## Instructions
**a.** In the forum post below about generating columns with the CASE statement, why did the poster leave i.total without SUM()? Answer in one to three sentences.
**b.** Pick up the forum thread below on generating columns with the CASE statement and keep writing it from its final line onward.

7. Generating Columns With The Case Statement

I get the solution and my answer was somewhat similar, however mine was different in a few ways and I had questions on it. I’ll post my code and the solution code below.

So my curiosity/question stems from:

  1. When I query the “invoice” table separately, I see the “total” column is the sum of purchases for ALL invoices
  2. Because of knowledge of #1, it didn’t seem to appear that I need to aggregate “I.TOTAL” because it already is.
  3. So because of this I did a COUNT(*) because we’re GROUP BY at the customer level (all invoice_line and invoice_ids should roll into it) > the total purchases look correct
  4. But of course the issue is with the I.TOTAL because I assumed two things 1) it is already the sum of sums of all purchases by “CUSTOMER_ID” and 2) even without, we still GROUP BY customer name.

Questions:
Basically, just curious why it is TOTAL column is sum of sums in INVOICE table, but without sum() the results in our query is the sum of only ONE arbitrary invoice (after the join)?

Also, does the GROUP BY not apply to everything in select statement (if so, I’d imagine it would group the I.TOTAL by all purchases?

My code:
SELECT
c.first_name || " " || c.last_name customer_name,
COUNT(*) number_of_purchases,
i.total total_spent,
CASE
WHEN i.total < 40 THEN “small spender”
WHEN i.total > 100 THEN “big spender”
ELSE “regular”
END
AS customer_category

FROM customer c
INNER JOIN invoice i ON c.customer_id = i.customer_id
GROUP BY customer_name
ORDER BY customer_name

Solution:
SELECT
c.first_name || " " || c.last_name customer_name,
COUNT(i.invoice_id) number_of_purchases,
SUM(i.total) total_spent,
CASE
WHEN SUM(i.total) < 40 THEN “small spender”
WHEN SUM(i.total) > 100 THEN “big spender”
ELSE “regular”
END
AS customer_category

FROM customer c
INNER JOIN invoice i ON c.customer_id = i.customer_id
GROUP BY customer_name
ORDER BY customer_name

Hey there!

## Excerpted data
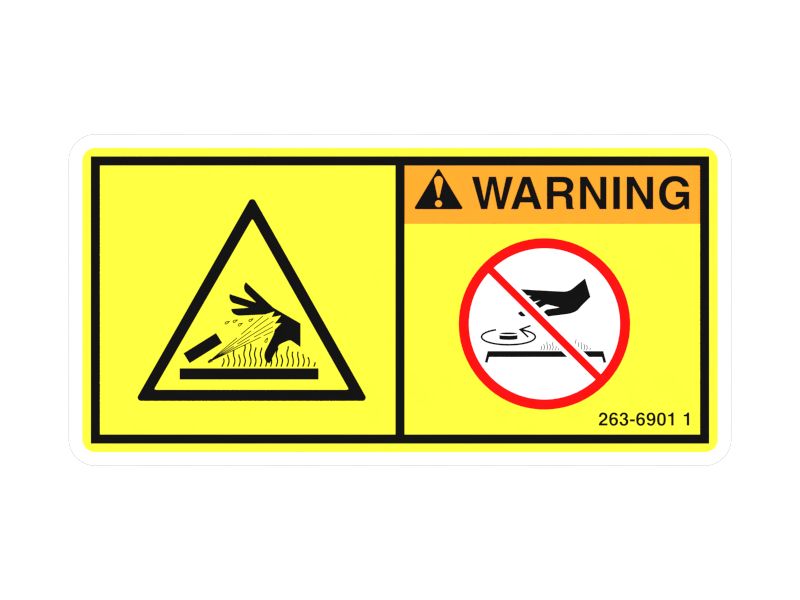 Наклейка с предупреждением о горячей жидкости, длина 100 мм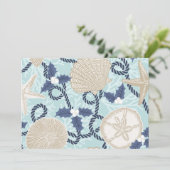 Christmas Coastal Tropical Sea Shells - Blue Kaart (Staand voorkant)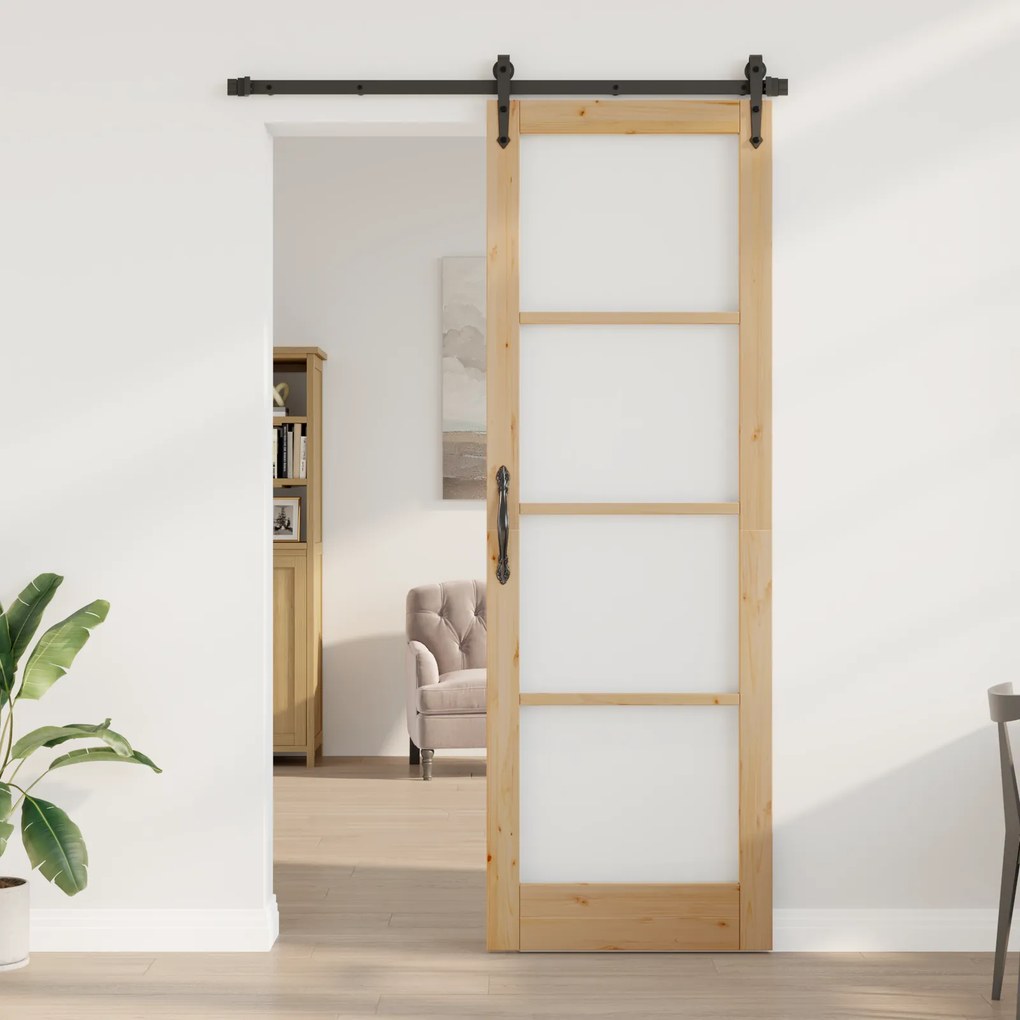 vidaXL porta interior com vidro "ORKDAL" 78x232x4 cm em madeira sólida de pinho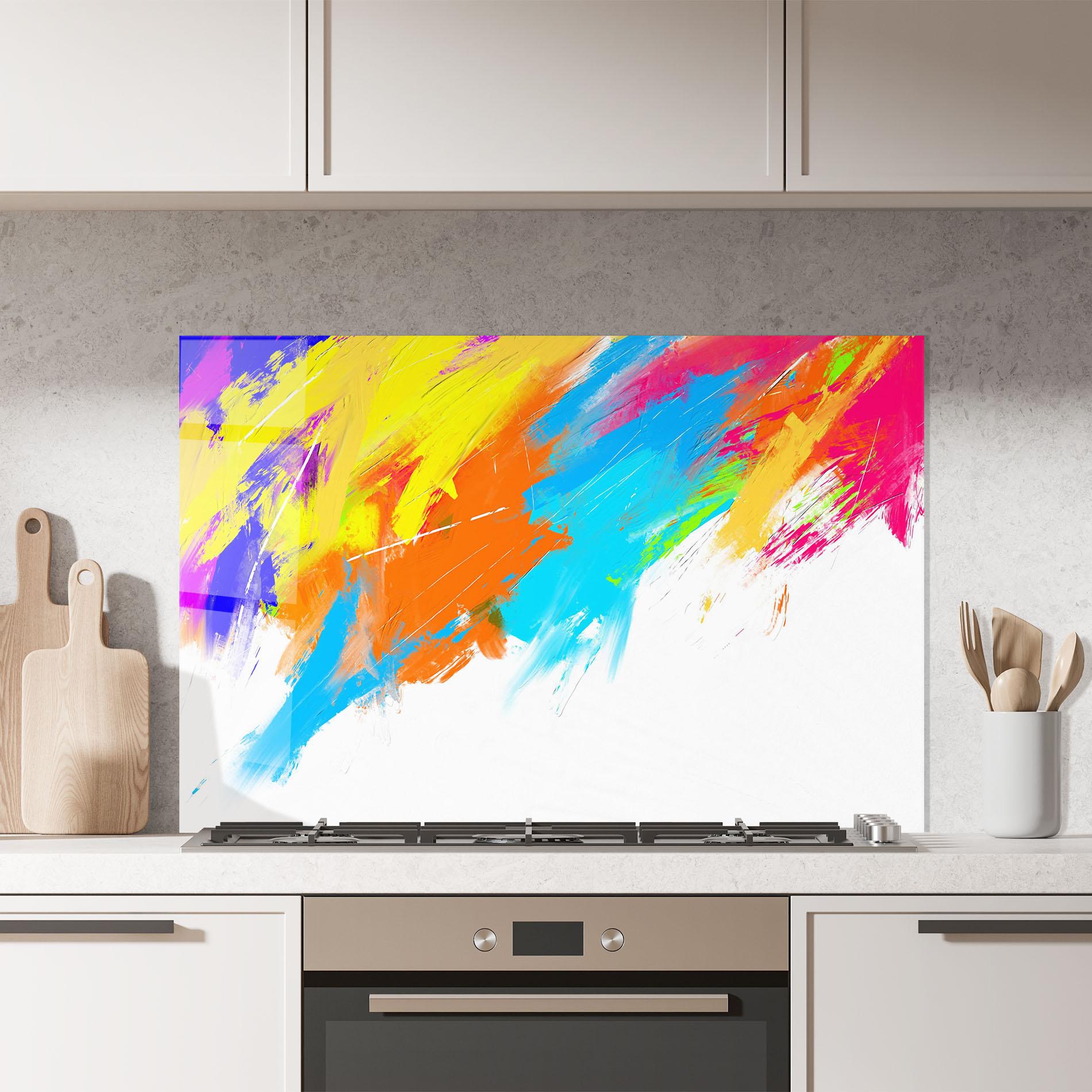 Konyhai üveg hátfal Abstract Blue Yellow mockup 7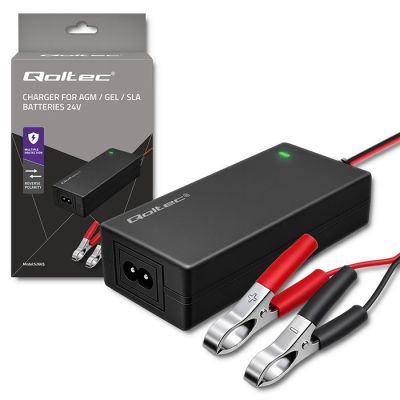 QOLTEC ŁADOWARKA DO AKUMULATORA AGM GEL STD | PROSTOWNIK 24V 2A 48W | LED
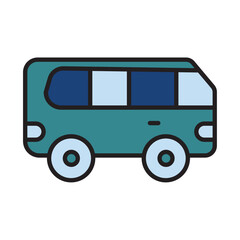 Filled Line MINI BUS design vector icon design vector line icon svg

## Solved tasks
**a.** When the poster queried the invoice table on its own, the total column looked like the sum of purchases for all invoices, so it seemed already aggregated. The poster also assumed that grouping by customer name would roll all of a customer's invoices together anyway.

**b.**
The interesting thing here is that in most flavors of SQL, your code would have failed as you’d either need to include all non-aggregated columns into your GROUP BY statement or aggregate the column — in our code interpreter, we just select the last known value for total when you group. In order to get the total amount spent, you’d need to aggregate the total_spent column using an aggregation method — that would be SUM in this case.

The number_of_purchases column looks correct because you’ve aggregated using COUNT — SQL has no way of knowing what to do with the values in a column if no aggregator is specified. For example, Aaron Mitchell has made 8 purchases — there were 8 invoices in the table in his name. Therefore, there are 8 different total values for Aaron — SQL needs to know what to do with those values when you group.

Make sense?

1 Like

Hey there,

It makes sense. But basically, regardless of the (i.e. “total”) column and how it’s aggregated on it’s individual table, I should always use an aggregate function when joining with other tables, to be on the safe side (i.e. invoice and customer tables).

And I’m not sure what I checked before I posted the original question, but yeah, the “total” column in the “invoice” table shows each individual transaction for “total”, so I get why I have to aggregate first.

And just to clarify, GROUP BY occurs AFTER any other aggregations? What exactly the GROUP BY doing (i.e. does it aggregate each column to by the GROUP BY)?

Thanks again.